With economic instability, life settlements are attracting more public interest. A life settlement is a financial transaction between the policyholder and a third party, where the policyholder sells their life insurance policy to a third party. The offer is attractive because the policyholder gets more than the cash (surrender) value offered by the life insurance company. In return, the third party pays all premiums, and becomes the beneficiary of the life insurance policy. When the policyholder dies, the third-party beneficiary receives the full amount of death benefits. Both the policy holder and the third party (who makes a profit) benefit from this type of transaction. This secondary life insurance industry began in the 1990s, and was worth about $12 to $15 billion in 2007. Because it is of its lucrative proposition, it is predicted to grow in the next decade to more than $150 billion.

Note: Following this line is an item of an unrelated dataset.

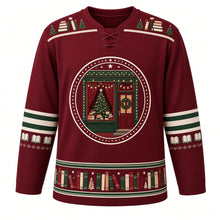 Load image into Gallery viewer, Ugly Christmas Cozy Bookshop Noel Hockey Jersey in Bookshop Burgundy, front view – round starry crest of a cozy bookshop window with a lit Christmas tree, stacked books, string lights and a wreathed red door, stacked-book and tiny-tree yoke, cream and green striped elbow bands with open books and a hem band of colorful book spines with tiny trees and stars – custom name and number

There are several reasons why a policyholder would allow his/her policy to lapse or surrender for its cash value. The beneficiary may no longer need the death benefits or there may be pressing financial circumstances that would lead the policyholder to trade off death benefits to a stranger (who becomes the beneficiary) for immediate cash.
How does the secondary life insurance market affect the life insurance industry?If there were no secondary life insurance market, the policyholder would have no other option than to let a policy lapse or surrender the policy. When this happens, the inherent economic value of the policy goes to the life insurance company. This would mean that a life insurance company is no longer obligated to pay death benefits on this policy. Its more beneficial for any life insurance company for a policy to lapse because they receive premiums, but do not have to pay out death benefits. Potentially, this would allow the life insurance company to offer insurance at lower premiums to their customers. Some industry analysts suggest that if policy lapses are high enough, they can increase the profitability of a company.
If everybody were to start selling off their life insurance policy to third parties, there would be no policy lapses. Theoretically, life insurance companies would lose their profit margins and begin raising
life insurance rates in order to make up the difference. This would eventually lead to less competition in the industry and lower sales.
Some argue that life insurance companies need not be afraid of the secondary life insurance market. Even if life insurance rates are raised, people will still continue to buy life insurance knowing that it can be sold at a good enough price later on to fund their retirement. The actuaries of life insurance companies, while calculating premiums, make sure they consider payouts to a certain percentage of insurers, thus covering their costs.
Who actually loses in a life settlement?Before you sell your policy to a third party, consider who actually loses in a life settlement. The policyholder gets a good deal since they get more than the surrender value of the life insurance policy, but is it really such a good deal? If your children were designated to be the beneficiaries, why sell your policy to a third party just because you can no longer afford to pay the premiums? Your children may be able to help you with premium payments without you having to sell your life insurance.
Another aspect to consider when selling your life insurance to a third party is that the policyholder never knows who his beneficiary may be. It may wind up being owned by large financial institutions and hedge funds, or a questionable third party you dont even know may be waiting for you to die. This might be a disturbing issue to some people who may not be able to sleep so peacefully at nights.
If it is a term life insurance policy, the third party is taking a risk because the policyholder must die within the stipulated term period. Usually, life-threatening circumstances cause people to sell their term
life insurance policies to meet urgent cash needs. If it is a whole life policy, the third party may have to wait out the duration period between the time the policyholder purchased the policy to the time they actually receives the death benefits.
ConclusionA life settlement should not be used as a means to get free money as there are certain risks involved. Remember, if you are using your life insurance in the planning of estate taxes, a life settlement will dissolve your purpose. Life insurance settlements could be considered at times when liquid assets are urgently required and when all other options are closed.